Seja pela especulação e o consequente aumento dos preços, seja pelo aumento das prestações e das rendas, ter casa própria é cada vez mais difícil. O resultado é a impossibilidade de os jovens constituírem vida e família nos Açores e a saída de muitas famílias do seu lar. A situação afeta quase todos, mas é particularmente sentida pelas famílias monoparentais, em que apenas um dos elementos trabalha, com filhos a estudar fora, afetadas pelo desemprego, com salários próximos do salário mínimo, entre outras semelhantes.

Longe destas dificuldades, estão os bancos: 360 milhões de lucro todos os meses, o equivalente a mais de 3 meses de salário de todos os trabalhadores dos Açores juntos, conseguidos à custa do nosso empobrecimento. Quando os bancos têm prejuízos, somos obrigados a salvá-los, através dos nossos impostos, mas, quando há lucros, esses saem do bolso de quem trabalha!

É espantoso como alguns procurar disfarçar as suas enormes responsabilidades neste problema.
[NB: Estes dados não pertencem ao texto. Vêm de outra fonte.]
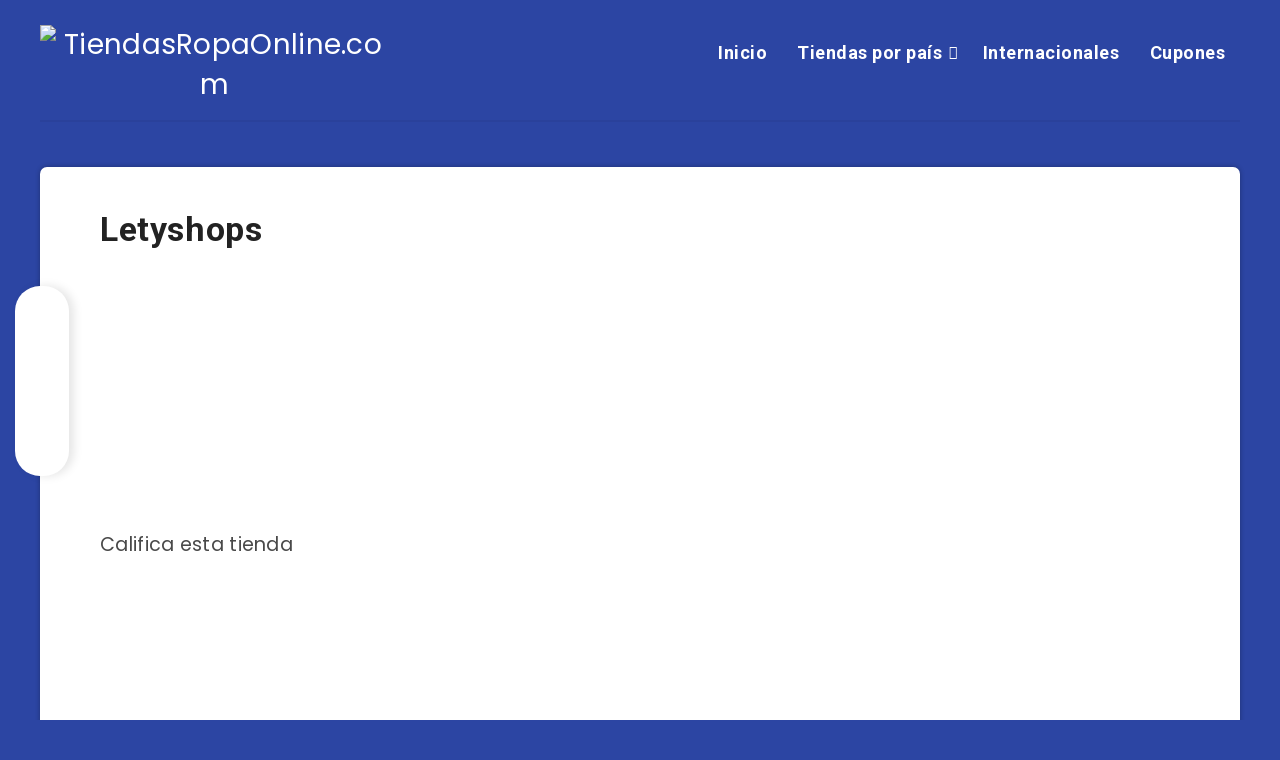

--- FILE ---
content_type: text/html; charset=utf-8
request_url: https://www.google.com/recaptcha/api2/aframe
body_size: 265
content:
<!DOCTYPE HTML><html><head><meta http-equiv="content-type" content="text/html; charset=UTF-8"></head><body><script nonce="gqrutgJJWcDGbE38Ksa16Q">/** Anti-fraud and anti-abuse applications only. See google.com/recaptcha */ try{var clients={'sodar':'https://pagead2.googlesyndication.com/pagead/sodar?'};window.addEventListener("message",function(a){try{if(a.source===window.parent){var b=JSON.parse(a.data);var c=clients[b['id']];if(c){var d=document.createElement('img');d.src=c+b['params']+'&rc='+(localStorage.getItem("rc::a")?sessionStorage.getItem("rc::b"):"");window.document.body.appendChild(d);sessionStorage.setItem("rc::e",parseInt(sessionStorage.getItem("rc::e")||0)+1);localStorage.setItem("rc::h",'1769702720660');}}}catch(b){}});window.parent.postMessage("_grecaptcha_ready", "*");}catch(b){}</script></body></html>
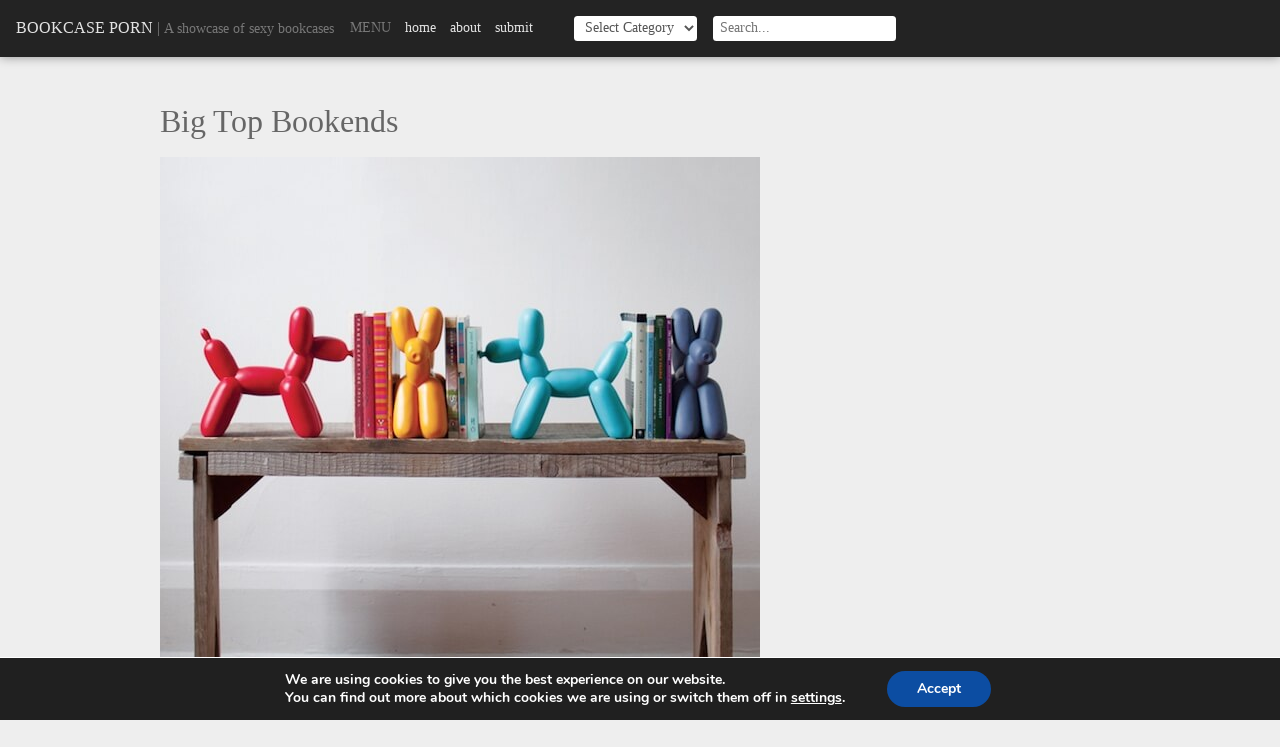

--- FILE ---
content_type: text/plain
request_url: https://www.google-analytics.com/j/collect?v=1&_v=j102&a=1560715283&t=pageview&_s=1&dl=https%3A%2F%2Fwww.bookcaseporn.com%2Fbig-top-bookends%2F&ul=en-us%40posix&dt=Big%20Top%20Bookends%20-%20Bookcase%20Porn&sr=1280x720&vp=1280x720&_u=IEBAAEABAAAAACAAI~&jid=962600543&gjid=1895457832&cid=389757552.1768451270&tid=UA-83111-10&_gid=1137880819.1768451270&_r=1&_slc=1&z=1560710564
body_size: -451
content:
2,cG-NSMDHSQR0Q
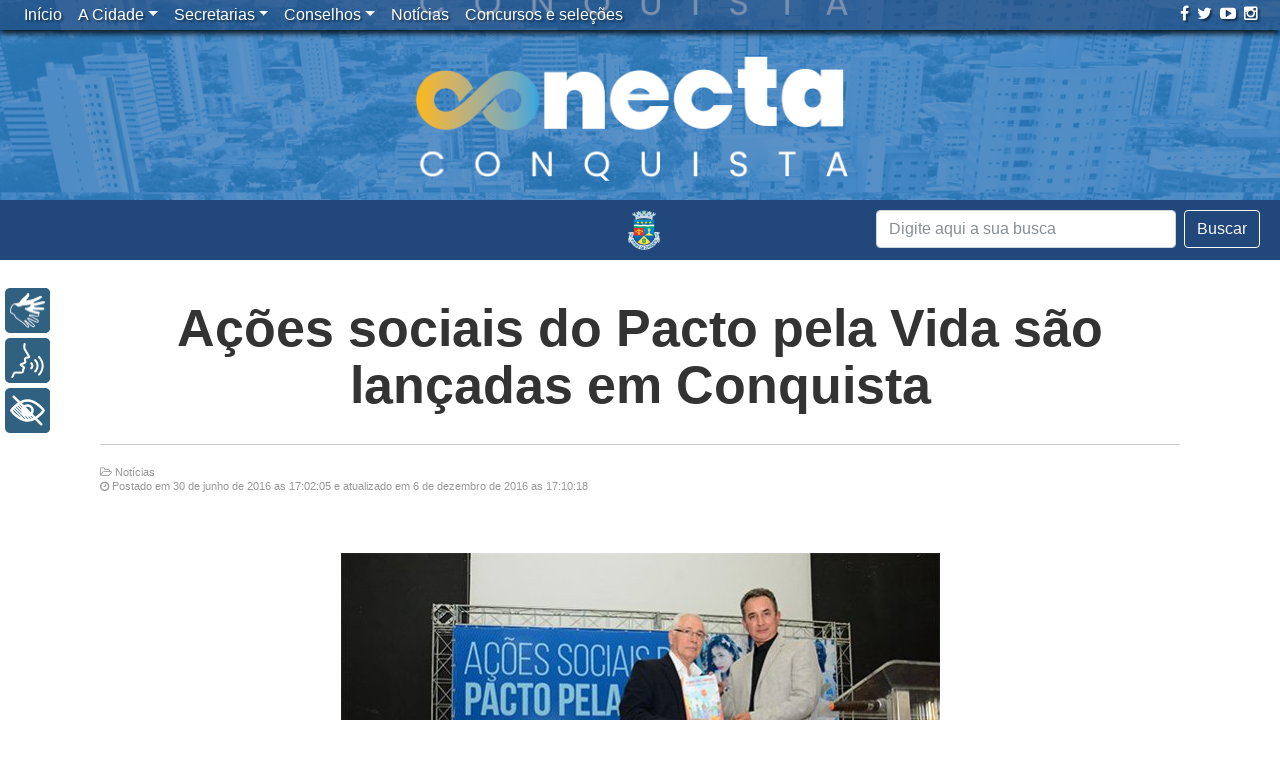

--- FILE ---
content_type: text/css
request_url: https://www.pmvc.ba.gov.br/wp-content/themes/portalpmvc/novo.css
body_size: 1153
content:
/*
Theme Name: Portal PMVC @ 2018
Theme URI: http://www.pmvc.ba.gov.br/
Description: Tema utilizado para o portal da Prefeitura Municipal de Vitoria da Conquista
Author: NTI PMVC - Julio Cesar Correia
Author URI: http://www.pmvc.ba.gov.br
Tags: green, two columns, widgets
Version: 1.0

*/
.diplay_none{
	display: none !important;
}
.logo_novo{ position: absolute; margin-top: -145px}
.logo_novo_img{/* width: 35vh*/ /*width: 100%*/}
.bar_home_novo{ width: 100%;
	min-height: 15px;
	padding-top:5px; padding-bottom: 5px;
	background-color: #245B8A/*azul*/
	/*background-color: #D8108D*//*rosa*/}
.formulario_novo{ font-size: 10px; margin-top: -10px}
.mosaico_novo{ min-height: 95px; font-size:11px}
.texto_top_min, .texto_top_max{color: #21467A; text-transform: uppercase}
.texto_top_min{ font-size: 30px; margin-top:90px }
.texto_top_max{ font-size: 50px; font-weight:bold; margin-top:-20px }
.video_home_novo{
	margin-top: 20px;
	
}
.inicio_da_home{ margin-top: 30px}
.bg_video{
	background: url('images/brasao.jpg') no-repeat center;
	background-size: cover ;
	
}
.destaque_image_novo{
	-moz-border-radius: 5px;
	-khtml-border-radius: 5px;
	-webkit-border-radius: 5px;
	border-radius: 5px;
	
}
.lista_noticias_home_novo{margin-top: 30px}
.categoria_post_home{ margin-top: 7px}

.news_tit_novo {
	margin-top: 10px;
	font-size: 20px;
	line-height: 22px;
	min-height: 3em
}

.news_tit_novo a {
	color: #22487b;
	font-weight: 700;
	
}

.news_tit_novo a:hover {
	color: #000;
}

.news_txt_novo {
	font-size: 12px;
	line-height: 16px;
	margin-top: 12px;
	font-weight: 400;
	min-height: 7em;
}

.news_txt_novo a {
	
}

.news_time_novo {
	font-size: 10px;
	margin-top: 15px
}

.tit_chamada_novo{ margin-top: 30px; margin-bottom: 0px}
.ver_todos_novo{ margin-top: -10px; font-size: 12px; }
.ver_todos_novo a {
	color: #22487b;
	font-weight: 700;
	
}

.ver_todos_novo a:hover {
	color: #000;
}
.loop_tit{ font-size: 12px}
/*----------------------------------------------------------
Media Queries <<<<<=========================================
----------------------------------------------------------*/

/* 
1200px – Desktops, notebooks com monitores widescreen
***********************************************************/
@media screen and (max-width: 1200px) {
	.logo_novo_img{ width: 35%; margin-top: -10px; margin-left: 25%}
}

/* 
960px – Tablets no formato paisagem e alguns monitores mais antigos
***********************************************************/
@media screen and (max-width:960px) {
	.texto_top_min{ margin-top:00px }
	
}

/* 
768px – Tablets no formato retrato, como o iPad
***********************************************************/
@media screen and (max-width:768px) {
	
	

	.texto_top_max{ font-size: 40px}
	.logo_novo_img{ width: 50%; margin-top: -10px; margin-left: 25%}
		
	}

/* 
480px – Smartphones no formato paisagem com tela pequena
***********************************************************/
@media screen and (max-width:480px) {
	
	.logo_novo_img{ width: 50%; margin-top: 60px; margin-left: 25%}
	
	
	}
	

	/* 
320px – Smartphones no formato retrato com tela pequena
***********************************************************/
	@media screen and (max-width:320px) {
		
	
}


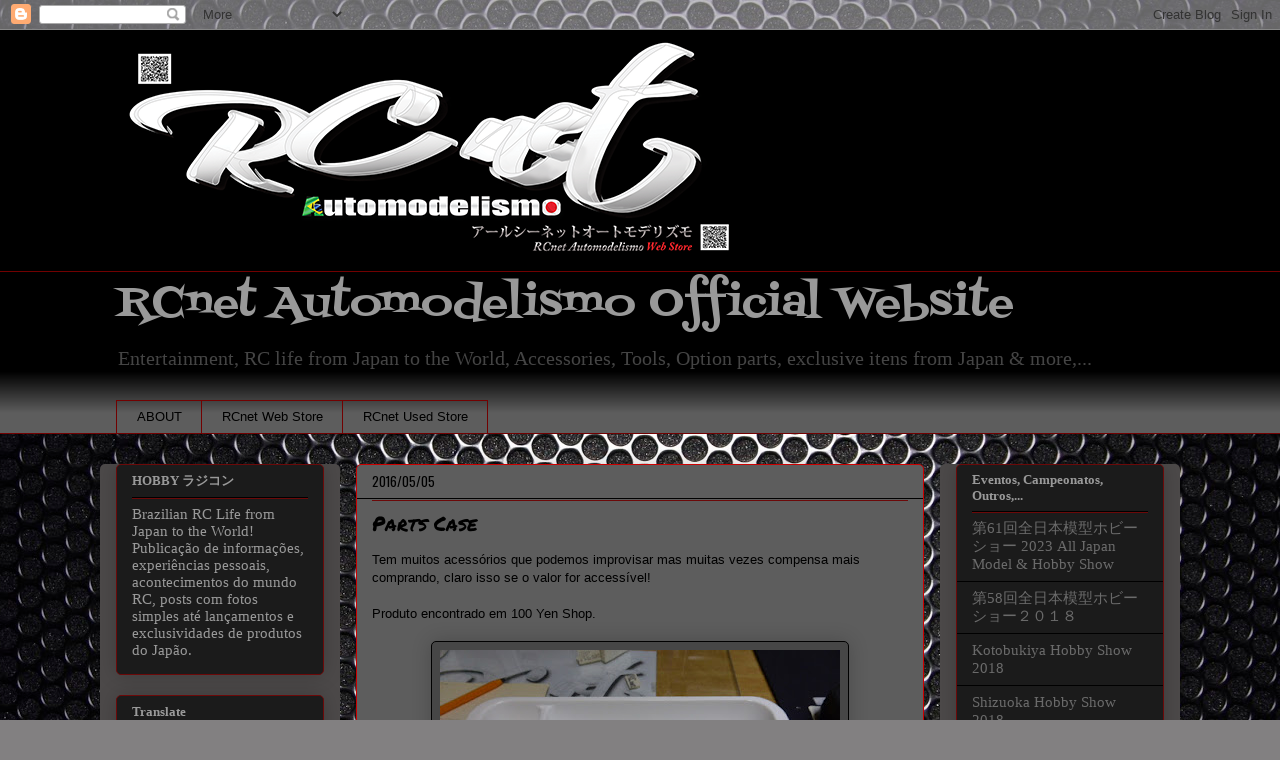

--- FILE ---
content_type: text/html; charset=utf-8
request_url: https://www.google.com/recaptcha/api2/aframe
body_size: 269
content:
<!DOCTYPE HTML><html><head><meta http-equiv="content-type" content="text/html; charset=UTF-8"></head><body><script nonce="N4iDRjGSSGrpURGbkhjH4Q">/** Anti-fraud and anti-abuse applications only. See google.com/recaptcha */ try{var clients={'sodar':'https://pagead2.googlesyndication.com/pagead/sodar?'};window.addEventListener("message",function(a){try{if(a.source===window.parent){var b=JSON.parse(a.data);var c=clients[b['id']];if(c){var d=document.createElement('img');d.src=c+b['params']+'&rc='+(localStorage.getItem("rc::a")?sessionStorage.getItem("rc::b"):"");window.document.body.appendChild(d);sessionStorage.setItem("rc::e",parseInt(sessionStorage.getItem("rc::e")||0)+1);localStorage.setItem("rc::h",'1768646972126');}}}catch(b){}});window.parent.postMessage("_grecaptcha_ready", "*");}catch(b){}</script></body></html>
Uns tentam esconder o efeito de uma economia liberal, pensada para produzir lucros, doa a quem doer! De facto, tanto o domínio dos bancos, como a especulação, são o resultado da liberalização do setor. As pessoas perdem a sua casa ou não conseguem encontrar casa para viver porque os seus rendimentos não são suficientes, e não porque há muita burocracia! Outros decidiram dizer agora que a culpa é dos bancos, quando ainda há poucos meses votaram contra as propostas dos deputados eleitos pela CDU de pôr os bancos a pagar o aumento das prestações. É caso para dizer que não têm vergonha!

A subida das prestações não é culpa das famílias, que estabeleceram uma prestação que podiam pagar! É uma opção do Banco Central Europeu, que afirma ser para controlar a inflação. Como se fosse possível controlar a inflação aumentando os preços! O resultado é profundamente injusto: a subida dos lucros dos bancos contrasta com o risco de perder a casa, para quem trabalha ou trabalhou toda a vida. A conclusão é óbvia: quem lucra com o aumento dos juros é que os deve pagar!

Há soluções para esta realidade dramática. A Região tem de aumentar, de forma significativa, a oferta de habitação pública, a preços acessíveis e para todos os que dela precisam, em todos os concelhos. Por outro lado, é essencial revogar a lei do CDS-PP, a chamada lei Cristas, que permite o despejo das famílias. Finalmente, é preciso que sejam os bancos a suportar o aumento das prestações das casas.

Nas vésperas das eleições, este foi o último texto que dediquei às propostas da CDU. Infelizmente, quem tem mais responsabilidades na situação atual preferiu disfarçar culpas e explorar polémicas secundárias. Estes últimos anos mostraram bem a falta que fazem deputados da CDU na Assembleia Regional. É quando a CDU tem mais deputados e não há maiorias absolutas que consegue aumentar os salários, melhorar os transportes públicos, investir na Saúde e na Escola Públicas. Esta é uma decisão cabe a cada eleitor. A mim, resta-me recordar que, quantos mais votos, quantos mais deputados tiver a CDU, mais força tem para concretizar as suas propostas!